- _Source text_
BEGIN

The master found that the defendant collected and appropriated to his own use amounts paid to him on behalf of the firm. The defendant contends that this finding was not warranted, but it comes within the rule that it will not be disturbed unless it is plainly wrong. Glover v. Waltham Laundry Co. 235 Mass. 330, 334. An examination of the report fails to disclose that it is wrong. The master also found that the defendant had overcharged the firm for articles which he purchased at auction sales, and also that he had converted to his own use certain articles purchased at such sales, but which were paid for by the partnership. Clearly the amounts involved in these transactions were *190properly charged against the defendant. See Wiggins v. Brand, 202 Mass. 141, 146; Costa v. Costa, 222 Mass. 280, 282-283; Lindsay v. Swift, 230 Mass. 407, 412. The defendant’s objection to the findings upon which these charges are based cannot be sustained for reasons already stated. In addition to the above items, the defendant was charged with certain sums, including interest, which represented profits made by him in transactions secretly conducted, and which came within the scope of the partnership business. Upon these findings these charges were proper. G. L. (Ter. Ed.) c. 108A, § 21. Leach v. Leach, 18 Pick. 68, 76. Holmes v. Darling, 213 Mass. 303, 306. The finding was warranted that the defendant could not properly engage in business which was in competition with that of the partnership. Irving Shulkin contends that the master should have found the amounts of profit on nine transactions in which the defendant engaged, and relies upon a statement by the defendant, on cross-examination, that the profit on used furniture transactions ranged from fifty to eight hundred per cent. The master construed this statement, “given in a moment of anger,” to express the thought that a dealer’s profit in a used furniture transaction might be anything. He reported that he was unable to find the normal percentage of profit “during the period under review in secondhand furniture dealings,” and, as to each transaction in question, stated that in some instances the purchase prices were unknown and that as to all he is unable to find any profit. We think there was no reversible error.

The master also found that the defendant engaged in “some personal transactions” by way of purchases and sales, some of which were competitive with the partnership business. He states: “Upon examination of the known facts with reference to these sales even if it be assumed that the defendant was competing with his partners, which he was in some cases and not in others, I am unable except where indicated to calculate his profit in any transaction and therefore make no findings involving money liability against the defendant in respect to these sales.” It was in evidence before the master that during the accountable *191period a substantial part of the defendant’s bank account was not specifically accounted for, and the master was asked to use this unaccountable figure as a basis upon which to compute the profit made by the defendant in his dealings in competition with the business of the partnership. The master declined to do this, and we think there was no error.

END

- _Problem description_
Pick up the court opinion on the partnership accounting dispute after its last sentence and carry it forward.

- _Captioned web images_
BEGIN

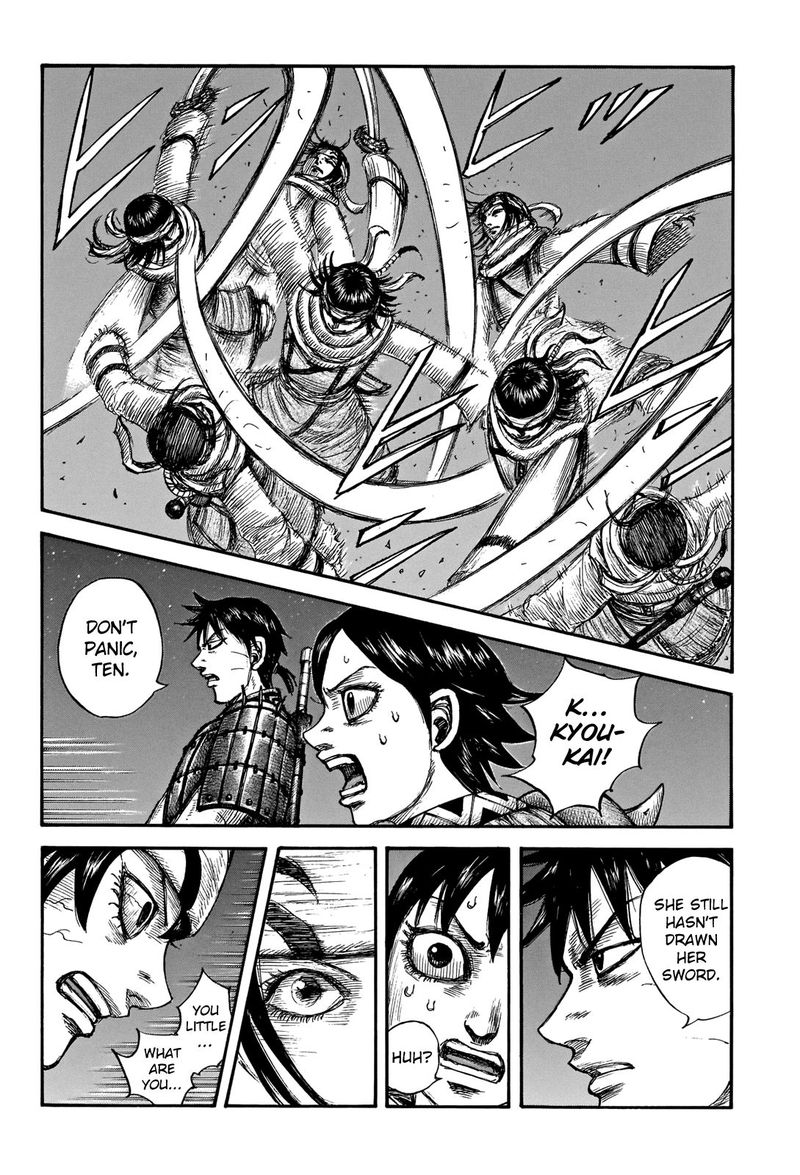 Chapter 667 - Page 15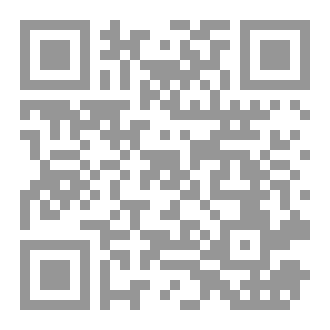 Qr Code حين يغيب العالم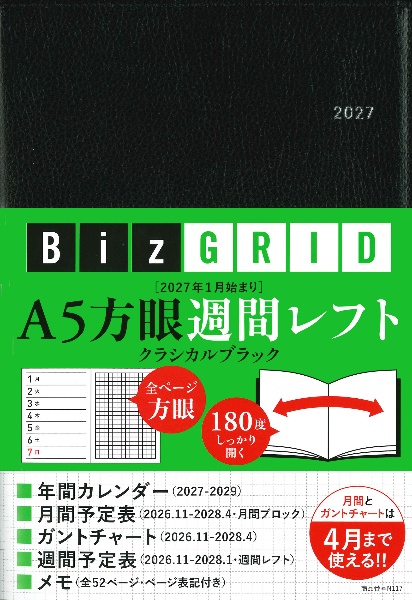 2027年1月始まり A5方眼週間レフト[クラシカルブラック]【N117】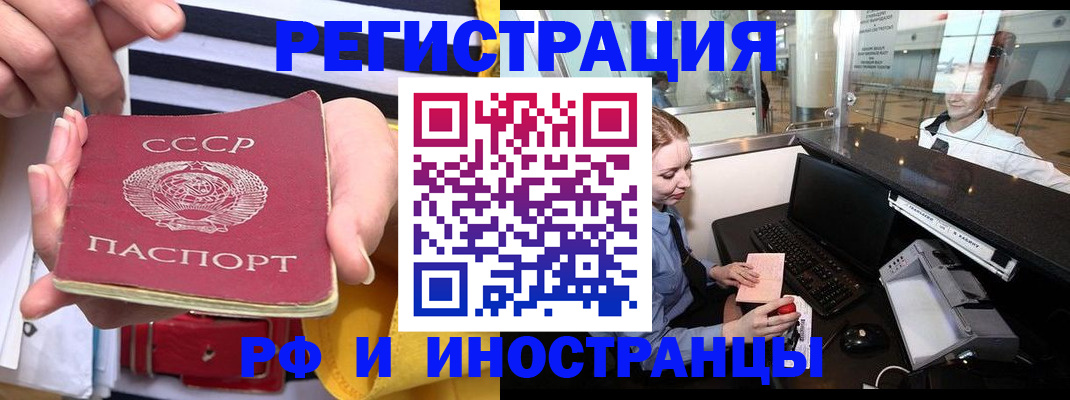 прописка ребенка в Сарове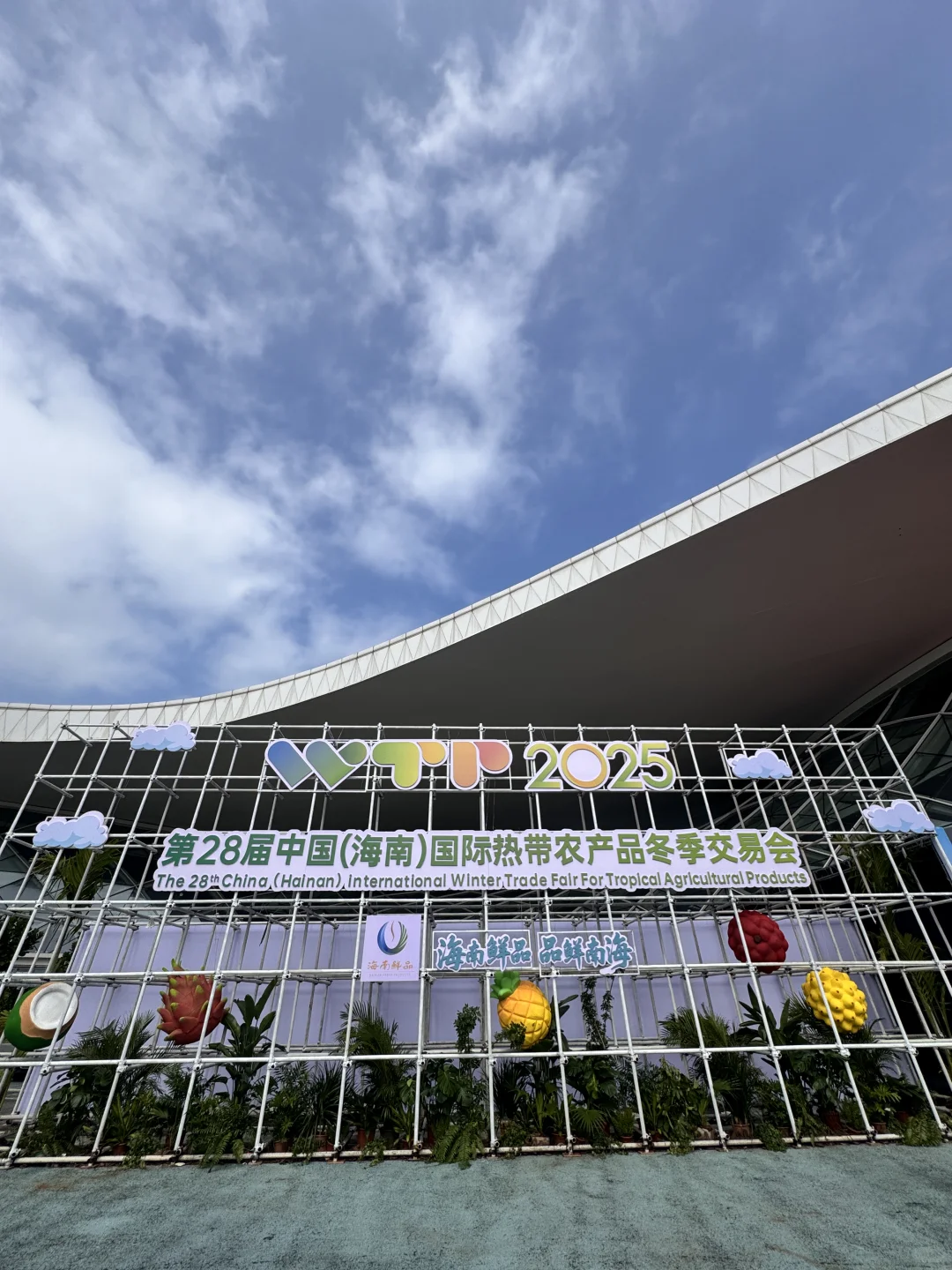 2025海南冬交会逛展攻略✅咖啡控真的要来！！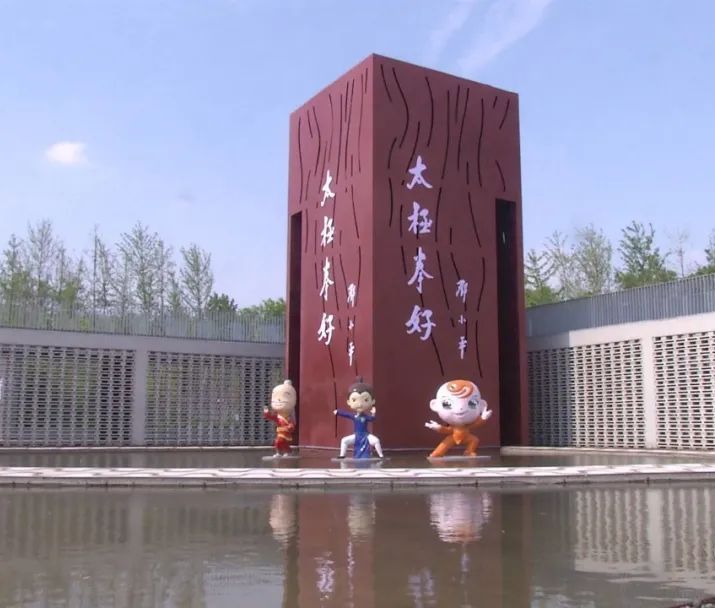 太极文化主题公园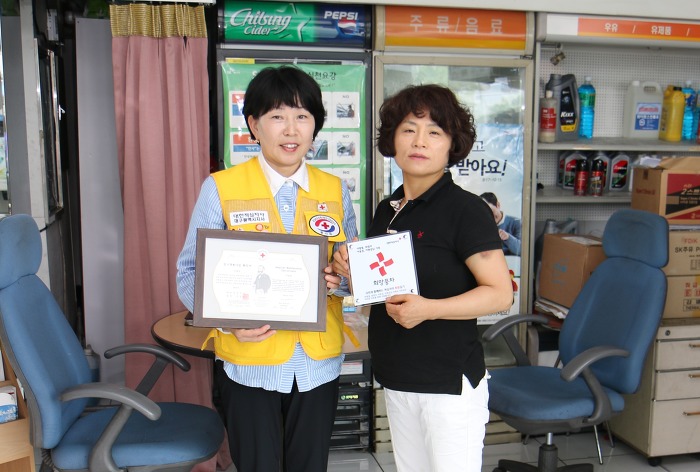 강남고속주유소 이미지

END

- _Answer to this exercise_
The trial judge ruled correctly that the expenses of the receivership were payable out of the partnership fund. Hurter v. Larrabee, 224 Mass. 218, 222. The trial judge’s order, as embodied in the final decree, was that counsel fees and expenses of the several parties, including the expenses of an accountant employed by the plaintiffs, were not chargeable against the partnership fund nor against any of the partners individually in behalf of any one partner. “Counsel fees are awarded not as separate and distinct from costs but as a part of costs.” Boynton v. Tarbell, 272 Mass. 142, 145. In suits in equity, in which no provision is expressly made by law, costs are wholly in the discretion of the court, but no greater amount shall be taxed therein than is allowed for similar charges in actions at law. G. L. (Ter. Ed.) c. 261, § 13. Fuller v. Trustees of Deerfield Academy, 252 Mass. 258, 262, 264. Malloy v. Carroll, 287 Mass. 376, 384, and cases cited. Chartrand v. Chartrand, 295 Mass. 293, 297. Hooper v. Mayo, 298 Mass. 411, 415. We think there was no reversible error. Barnes v. Springfield, 273 Mass. 283, 286.

The plaintiffs also contend that they are entitled to counsel fees by virtue of the provisions of the uniform partnership act, G. L. (Ter. Ed.) c. 108A, § 38, wherein it is provided, among other things, that when the dissolution of a partnership is caused “in contravention of the partnership agreement,” each partner, who has not caused the dissolution wrongfully, shall have the right to damages for breach of the agreement, as against each partner who has caused the dissolution wrongfully. This § 38 must be read in conjunction with § 31, which provides, in so far as here material, that “Dissolution is caused: ... (2) In contravention of the agreement between the partners, where the circumstances do not permit a dissolution under any *192other provisions of this section, by the express will of any partner at any time.” We are of the opinion that the provisions of § 38 are not applicable, and that the counsel fees and expenses are not recoverable as damages under its provisions.

The plaintiffs contend that the decree should have provided for the payment by the defendant of the reasonable expense of proving certain facts, the existence of which the latter had denied. G. L. (Ter. Ed.) c. 231, § 69, as amended by St. 1932, c. 177. It is provided that such expense shall be determined after summary hearing by the judge presiding at the trial, but there is nothing in the record to show that any such determination was made or that there was any suggestion, until now, that it should be made. We think it is too late to raise the question here. Millett v. Temple, 280 Mass. 543, 552; S. C. 285 Mass. 87. Compare Hooper v. Mayo, 298 Mass. 411, 415; Friedman v. S. S. Kresge Co. 290 Mass. 114, 117.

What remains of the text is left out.